Write every record out again exactly as shown below.

RECORDS FOR THIS EXERCISE:
........

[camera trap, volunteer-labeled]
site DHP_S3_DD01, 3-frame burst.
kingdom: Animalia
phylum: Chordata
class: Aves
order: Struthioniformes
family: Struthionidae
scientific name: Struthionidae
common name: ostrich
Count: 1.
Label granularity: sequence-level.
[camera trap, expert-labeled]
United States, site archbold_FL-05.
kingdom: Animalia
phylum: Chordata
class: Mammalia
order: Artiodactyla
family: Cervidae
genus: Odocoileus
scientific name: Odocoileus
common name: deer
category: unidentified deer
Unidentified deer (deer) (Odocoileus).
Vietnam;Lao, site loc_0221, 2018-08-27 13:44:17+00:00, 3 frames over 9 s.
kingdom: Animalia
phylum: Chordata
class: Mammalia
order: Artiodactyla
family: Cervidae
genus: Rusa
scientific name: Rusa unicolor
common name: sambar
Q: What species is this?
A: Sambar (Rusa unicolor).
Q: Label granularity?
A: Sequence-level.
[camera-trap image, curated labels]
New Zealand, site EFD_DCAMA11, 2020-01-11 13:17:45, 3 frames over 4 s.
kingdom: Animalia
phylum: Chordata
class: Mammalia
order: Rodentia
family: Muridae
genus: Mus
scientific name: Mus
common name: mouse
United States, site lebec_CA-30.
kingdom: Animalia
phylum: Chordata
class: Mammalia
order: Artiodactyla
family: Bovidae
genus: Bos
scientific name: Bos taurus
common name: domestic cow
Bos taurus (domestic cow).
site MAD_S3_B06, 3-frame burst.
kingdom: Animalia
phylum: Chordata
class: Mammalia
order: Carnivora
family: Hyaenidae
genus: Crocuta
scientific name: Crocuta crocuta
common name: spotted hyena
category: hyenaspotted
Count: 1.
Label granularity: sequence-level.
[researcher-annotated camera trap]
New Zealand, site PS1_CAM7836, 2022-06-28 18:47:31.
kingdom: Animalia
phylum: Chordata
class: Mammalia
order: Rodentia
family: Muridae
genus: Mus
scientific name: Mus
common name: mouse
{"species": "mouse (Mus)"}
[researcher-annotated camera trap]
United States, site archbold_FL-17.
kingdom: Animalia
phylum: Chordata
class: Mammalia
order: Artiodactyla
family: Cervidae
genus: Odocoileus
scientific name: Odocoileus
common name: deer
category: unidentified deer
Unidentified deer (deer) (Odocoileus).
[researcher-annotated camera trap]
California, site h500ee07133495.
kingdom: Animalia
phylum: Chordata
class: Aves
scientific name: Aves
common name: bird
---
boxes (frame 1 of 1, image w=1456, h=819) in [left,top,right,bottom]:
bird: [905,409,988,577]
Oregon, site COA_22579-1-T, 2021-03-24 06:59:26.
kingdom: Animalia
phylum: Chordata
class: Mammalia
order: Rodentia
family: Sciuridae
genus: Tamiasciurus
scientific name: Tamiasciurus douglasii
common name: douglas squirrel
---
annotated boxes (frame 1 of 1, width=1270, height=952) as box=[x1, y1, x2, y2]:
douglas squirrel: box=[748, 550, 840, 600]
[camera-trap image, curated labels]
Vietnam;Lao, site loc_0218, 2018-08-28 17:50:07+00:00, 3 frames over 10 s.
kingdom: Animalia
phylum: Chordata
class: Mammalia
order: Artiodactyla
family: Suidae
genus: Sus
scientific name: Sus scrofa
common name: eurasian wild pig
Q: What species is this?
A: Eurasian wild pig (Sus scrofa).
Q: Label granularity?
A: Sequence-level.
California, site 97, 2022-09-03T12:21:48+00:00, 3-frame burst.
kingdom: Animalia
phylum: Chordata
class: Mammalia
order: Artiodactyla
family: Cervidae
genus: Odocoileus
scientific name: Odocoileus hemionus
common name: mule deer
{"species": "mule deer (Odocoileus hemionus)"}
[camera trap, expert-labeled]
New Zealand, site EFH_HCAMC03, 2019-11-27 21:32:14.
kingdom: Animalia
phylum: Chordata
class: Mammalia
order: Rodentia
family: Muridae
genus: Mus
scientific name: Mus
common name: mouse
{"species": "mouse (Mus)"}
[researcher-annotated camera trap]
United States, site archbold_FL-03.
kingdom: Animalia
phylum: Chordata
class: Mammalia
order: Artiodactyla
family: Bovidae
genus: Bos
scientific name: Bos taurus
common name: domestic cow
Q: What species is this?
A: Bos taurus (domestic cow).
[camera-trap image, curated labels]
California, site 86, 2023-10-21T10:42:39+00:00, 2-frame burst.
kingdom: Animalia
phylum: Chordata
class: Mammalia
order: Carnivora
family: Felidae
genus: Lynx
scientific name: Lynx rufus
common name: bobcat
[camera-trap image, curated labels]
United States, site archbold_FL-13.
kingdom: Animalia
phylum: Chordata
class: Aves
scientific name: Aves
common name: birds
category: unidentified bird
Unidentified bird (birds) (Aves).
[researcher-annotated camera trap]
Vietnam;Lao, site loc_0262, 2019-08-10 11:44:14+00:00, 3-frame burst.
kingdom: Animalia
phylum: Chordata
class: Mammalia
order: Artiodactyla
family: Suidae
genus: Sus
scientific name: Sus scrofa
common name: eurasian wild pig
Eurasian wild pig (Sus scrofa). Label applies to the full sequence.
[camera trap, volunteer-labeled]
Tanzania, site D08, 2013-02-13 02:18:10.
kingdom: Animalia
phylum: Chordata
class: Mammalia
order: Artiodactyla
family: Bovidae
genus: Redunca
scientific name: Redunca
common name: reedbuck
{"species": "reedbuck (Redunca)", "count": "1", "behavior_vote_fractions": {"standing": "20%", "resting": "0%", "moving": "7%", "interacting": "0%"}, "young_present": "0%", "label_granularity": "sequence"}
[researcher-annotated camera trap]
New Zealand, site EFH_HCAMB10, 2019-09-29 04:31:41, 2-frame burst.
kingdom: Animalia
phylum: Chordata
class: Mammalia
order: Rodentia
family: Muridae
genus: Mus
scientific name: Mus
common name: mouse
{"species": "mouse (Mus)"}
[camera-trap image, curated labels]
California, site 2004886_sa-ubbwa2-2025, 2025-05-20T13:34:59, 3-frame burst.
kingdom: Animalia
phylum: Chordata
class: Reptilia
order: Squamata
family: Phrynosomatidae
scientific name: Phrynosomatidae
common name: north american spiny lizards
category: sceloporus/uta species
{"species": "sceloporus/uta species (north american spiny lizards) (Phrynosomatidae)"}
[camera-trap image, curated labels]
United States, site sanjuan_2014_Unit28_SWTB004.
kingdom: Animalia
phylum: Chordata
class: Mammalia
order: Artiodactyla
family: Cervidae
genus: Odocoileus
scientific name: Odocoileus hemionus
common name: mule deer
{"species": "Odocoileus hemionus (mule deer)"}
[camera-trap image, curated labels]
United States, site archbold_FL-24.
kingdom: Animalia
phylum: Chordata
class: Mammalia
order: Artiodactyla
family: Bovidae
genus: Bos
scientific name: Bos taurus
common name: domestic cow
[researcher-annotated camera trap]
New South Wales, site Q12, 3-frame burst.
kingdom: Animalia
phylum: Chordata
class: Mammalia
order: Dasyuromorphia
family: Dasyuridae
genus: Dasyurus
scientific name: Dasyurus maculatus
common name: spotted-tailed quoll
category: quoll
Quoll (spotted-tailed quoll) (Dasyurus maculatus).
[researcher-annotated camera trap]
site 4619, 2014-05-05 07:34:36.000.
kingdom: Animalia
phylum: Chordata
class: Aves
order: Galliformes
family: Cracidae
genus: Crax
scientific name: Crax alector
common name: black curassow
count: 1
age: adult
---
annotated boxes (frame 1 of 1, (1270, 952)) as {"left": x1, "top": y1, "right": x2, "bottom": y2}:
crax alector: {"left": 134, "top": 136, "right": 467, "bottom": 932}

........

SOLVED EXERCISE:
[camera trap, volunteer-labeled]
site DHP_S3_DD01, 3-frame burst.
kingdom: Animalia
phylum: Chordata
class: Aves
order: Struthioniformes
family: Struthionidae
scientific name: Struthionidae
common name: ostrich
Count: 1.
Label granularity: sequence-level.
[camera trap, expert-labeled]
United States, site archbold_FL-05.
kingdom: Animalia
phylum: Chordata
class: Mammalia
order: Artiodactyla
family: Cervidae
genus: Odocoileus
scientific name: Odocoileus
common name: deer
category: unidentified deer
Unidentified deer (deer) (Odocoileus).
Vietnam;Lao, site loc_0221, 2018-08-27 13:44:17+00:00, 3 frames over 9 s.
kingdom: Animalia
phylum: Chordata
class: Mammalia
order: Artiodactyla
family: Cervidae
genus: Rusa
scientific name: Rusa unicolor
common name: sambar
Q: What species is this?
A: Sambar (Rusa unicolor).
Q: Label granularity?
A: Sequence-level.
[camera-trap image, curated labels]
New Zealand, site EFD_DCAMA11, 2020-01-11 13:17:45, 3 frames over 4 s.
kingdom: Animalia
phylum: Chordata
class: Mammalia
order: Rodentia
family: Muridae
genus: Mus
scientific name: Mus
common name: mouse
United States, site lebec_CA-30.
kingdom: Animalia
phylum: Chordata
class: Mammalia
order: Artiodactyla
family: Bovidae
genus: Bos
scientific name: Bos taurus
common name: domestic cow
Bos taurus (domestic cow).
site MAD_S3_B06, 3-frame burst.
kingdom: Animalia
phylum: Chordata
class: Mammalia
order: Carnivora
family: Hyaenidae
genus: Crocuta
scientific name: Crocuta crocuta
common name: spotted hyena
category: hyenaspotted
Count: 1.
Label granularity: sequence-level.
[researcher-annotated camera trap]
New Zealand, site PS1_CAM7836, 2022-06-28 18:47:31.
kingdom: Animalia
phylum: Chordata
class: Mammalia
order: Rodentia
family: Muridae
genus: Mus
scientific name: Mus
common name: mouse
{"species": "mouse (Mus)"}
[researcher-annotated camera trap]
United States, site archbold_FL-17.
kingdom: Animalia
phylum: Chordata
class: Mammalia
order: Artiodactyla
family: Cervidae
genus: Odocoileus
scientific name: Odocoileus
common name: deer
category: unidentified deer
Unidentified deer (deer) (Odocoileus).
[researcher-annotated camera trap]
California, site h500ee07133495.
kingdom: Animalia
phylum: Chordata
class: Aves
scientific name: Aves
common name: bird
---
boxes (frame 1 of 1, image w=1456, h=819) in [left,top,right,bottom]:
bird: [905,409,988,577]
Oregon, site COA_22579-1-T, 2021-03-24 06:59:26.
kingdom: Animalia
phylum: Chordata
class: Mammalia
order: Rodentia
family: Sciuridae
genus: Tamiasciurus
scientific name: Tamiasciurus douglasii
common name: douglas squirrel
---
annotated boxes (frame 1 of 1, width=1270, height=952) as box=[x1, y1, x2, y2]:
douglas squirrel: box=[748, 550, 840, 600]
[camera-trap image, curated labels]
Vietnam;Lao, site loc_0218, 2018-08-28 17:50:07+00:00, 3 frames over 10 s.
kingdom: Animalia
phylum: Chordata
class: Mammalia
order: Artiodactyla
family: Suidae
genus: Sus
scientific name: Sus scrofa
common name: eurasian wild pig
Q: What species is this?
A: Eurasian wild pig (Sus scrofa).
Q: Label granularity?
A: Sequence-level.
California, site 97, 2022-09-03T12:21:48+00:00, 3-frame burst.
kingdom: Animalia
phylum: Chordata
class: Mammalia
order: Artiodactyla
family: Cervidae
genus: Odocoileus
scientific name: Odocoileus hemionus
common name: mule deer
{"species": "mule deer (Odocoileus hemionus)"}
[camera trap, expert-labeled]
New Zealand, site EFH_HCAMC03, 2019-11-27 21:32:14.
kingdom: Animalia
phylum: Chordata
class: Mammalia
order: Rodentia
family: Muridae
genus: Mus
scientific name: Mus
common name: mouse
{"species": "mouse (Mus)"}
[researcher-annotated camera trap]
United States, site archbold_FL-03.
kingdom: Animalia
phylum: Chordata
class: Mammalia
order: Artiodactyla
family: Bovidae
genus: Bos
scientific name: Bos taurus
common name: domestic cow
Q: What species is this?
A: Bos taurus (domestic cow).
[camera-trap image, curated labels]
California, site 86, 2023-10-21T10:42:39+00:00, 2-frame burst.
kingdom: Animalia
phylum: Chordata
class: Mammalia
order: Carnivora
family: Felidae
genus: Lynx
scientific name: Lynx rufus
common name: bobcat
[camera-trap image, curated labels]
United States, site archbold_FL-13.
kingdom: Animalia
phylum: Chordata
class: Aves
scientific name: Aves
common name: birds
category: unidentified bird
Unidentified bird (birds) (Aves).
[researcher-annotated camera trap]
Vietnam;Lao, site loc_0262, 2019-08-10 11:44:14+00:00, 3-frame burst.
kingdom: Animalia
phylum: Chordata
class: Mammalia
order: Artiodactyla
family: Suidae
genus: Sus
scientific name: Sus scrofa
common name: eurasian wild pig
Eurasian wild pig (Sus scrofa). Label applies to the full sequence.
[camera trap, volunteer-labeled]
Tanzania, site D08, 2013-02-13 02:18:10.
kingdom: Animalia
phylum: Chordata
class: Mammalia
order: Artiodactyla
family: Bovidae
genus: Redunca
scientific name: Redunca
common name: reedbuck
{"species": "reedbuck (Redunca)", "count": "1", "behavior_vote_fractions": {"standing": "20%", "resting": "0%", "moving": "7%", "interacting": "0%"}, "young_present": "0%", "label_granularity": "sequence"}
[researcher-annotated camera trap]
New Zealand, site EFH_HCAMB10, 2019-09-29 04:31:41, 2-frame burst.
kingdom: Animalia
phylum: Chordata
class: Mammalia
order: Rodentia
family: Muridae
genus: Mus
scientific name: Mus
common name: mouse
{"species": "mouse (Mus)"}
[camera-trap image, curated labels]
California, site 2004886_sa-ubbwa2-2025, 2025-05-20T13:34:59, 3-frame burst.
kingdom: Animalia
phylum: Chordata
class: Reptilia
order: Squamata
family: Phrynosomatidae
scientific name: Phrynosomatidae
common name: north american spiny lizards
category: sceloporus/uta species
{"species": "sceloporus/uta species (north american spiny lizards) (Phrynosomatidae)"}
[camera-trap image, curated labels]
United States, site sanjuan_2014_Unit28_SWTB004.
kingdom: Animalia
phylum: Chordata
class: Mammalia
order: Artiodactyla
family: Cervidae
genus: Odocoileus
scientific name: Odocoileus hemionus
common name: mule deer
{"species": "Odocoileus hemionus (mule deer)"}
[camera-trap image, curated labels]
United States, site archbold_FL-24.
kingdom: Animalia
phylum: Chordata
class: Mammalia
order: Artiodactyla
family: Bovidae
genus: Bos
scientific name: Bos taurus
common name: domestic cow
[researcher-annotated camera trap]
New South Wales, site Q12, 3-frame burst.
kingdom: Animalia
phylum: Chordata
class: Mammalia
order: Dasyuromorphia
family: Dasyuridae
genus: Dasyurus
scientific name: Dasyurus maculatus
common name: spotted-tailed quoll
category: quoll
Quoll (spotted-tailed quoll) (Dasyurus maculatus).
[researcher-annotated camera trap]
site 4619, 2014-05-05 07:34:36.000.
kingdom: Animalia
phylum: Chordata
class: Aves
order: Galliformes
family: Cracidae
genus: Crax
scientific name: Crax alector
common name: black curassow
count: 1
age: adult
---
annotated boxes (frame 1 of 1, (1270, 952)) as {"left": x1, "top": y1, "right": x2, "bottom": y2}:
crax alector: {"left": 134, "top": 136, "right": 467, "bottom": 932}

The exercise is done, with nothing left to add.